A peeler kept vigil, his horse prancing nervously as the carriages rattled past. A cartload of night soil trundled by, sending a wave of noxious air towards the open window of the carriage. Lady Morgan lifted her perfumed handkerchief to her face. Just then she spotted a crossing sweeper running before a well-dressed young gentleman whose good looks and groomed appearance set him apart from the crowd. His back bent obsequiously, the sweeper cleared aside the horse droppings and debris that covered the pavement ahead of the man.
They reached the carriage and the crossing sweeper put out his mitten-covered hand for a tip. By the time the man had paid him, there was an urchin offering to open the carriage door for him. Hamish Campbell angrily dismissed him with a wave. Hoisting himself into the brougham, he took a seat opposite Lady Morgan, slightly breathless from his brisk walk.
‘Why, we have become quite clandestine,’ he remarked as Lady Morgan offered him her lips. He kissed her on the cheek instead and, flicking the tails of his plaid frock coat clear of the seat, leaned back against the cushioned upholstery.
‘Clandestine? It is only married individuals or unchaperoned virgins who need be clandestine,’ Lady Morgan retaliated. ‘No, I’m afraid we have become quite estranged. And that, my elusive friend, isn’t nearly as exciting.’
Hamish pulled off his cream kid gloves and rubbed his hands together in a vain attempt to alleviate the cold that had cramped his fingers. He had been avoiding this encounter for as long as he could; it was only when Lady Morgan’s manservant visited with a second request that he had acquiesced.

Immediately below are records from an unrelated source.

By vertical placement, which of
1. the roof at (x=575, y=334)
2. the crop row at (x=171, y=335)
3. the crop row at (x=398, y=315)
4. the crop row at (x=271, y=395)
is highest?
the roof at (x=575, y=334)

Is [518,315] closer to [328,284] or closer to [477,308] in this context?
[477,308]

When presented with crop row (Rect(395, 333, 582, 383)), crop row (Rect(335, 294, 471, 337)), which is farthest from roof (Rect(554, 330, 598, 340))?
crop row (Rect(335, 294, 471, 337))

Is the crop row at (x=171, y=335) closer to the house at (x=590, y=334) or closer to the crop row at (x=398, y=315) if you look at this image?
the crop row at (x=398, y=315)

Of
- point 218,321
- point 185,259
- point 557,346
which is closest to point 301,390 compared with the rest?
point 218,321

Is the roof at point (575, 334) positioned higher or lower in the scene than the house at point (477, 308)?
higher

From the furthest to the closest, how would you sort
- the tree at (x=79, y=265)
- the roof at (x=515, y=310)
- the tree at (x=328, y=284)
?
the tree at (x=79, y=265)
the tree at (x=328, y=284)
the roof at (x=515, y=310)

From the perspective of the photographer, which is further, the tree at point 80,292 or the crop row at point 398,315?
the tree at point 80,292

‘Are you feeling neglected, Frances?’
‘Feeling neglected? Why, I am neglected. I’ve had no escort for the past two operas, and I’ve had to resort to becoming that tedious child bride’s unofficial social secretary. And, as we both know, the husband is far more fascinating. N’est-ce pas?’
Sensing a trap, Hamish remained silent. The confessions people threw carelessly into such lapses of conversation had always astounded him and he knew Lady Morgan hated silence almost as much as she hated being ignored. He stared out of the window, painfully aware of her gaze, then felt her hand on his knee.
‘You do understand?’ she murmured softly.
Hamish noticed a small boy feeding the pigeons, accompanied by his uniformed nursemaid, and thought of more innocent times.
‘Frances, we have never been lovers.’
Floored by his directness, Lady Morgan blushed, something she couldn’t remember doing for years.
‘No, but I thought…it was implied…’
‘There was nothing implied.’
She watched his face closing against her and decided upon another tactic.
‘My dear boy, you cannot imagine what joy it gives me just to have you sitting here by my side. And we have enjoyed such extraordinary conversations; I had hoped it would lead to greater intimacy…’
Hamish was intensely aware of the social repercussions of incurring her wrath, and decided it would be wise to allow her hand to linger on his thigh. He received a small but not insignificant stipend from Lady Morgan, not to mention the advantageous introductions she facilitated. However, she was renowned for her possessiveness—a trait Hamish had known about when he embarked upon his original campaign. But some events in life could not be controlled or circumvented, even by the most ambitious of men.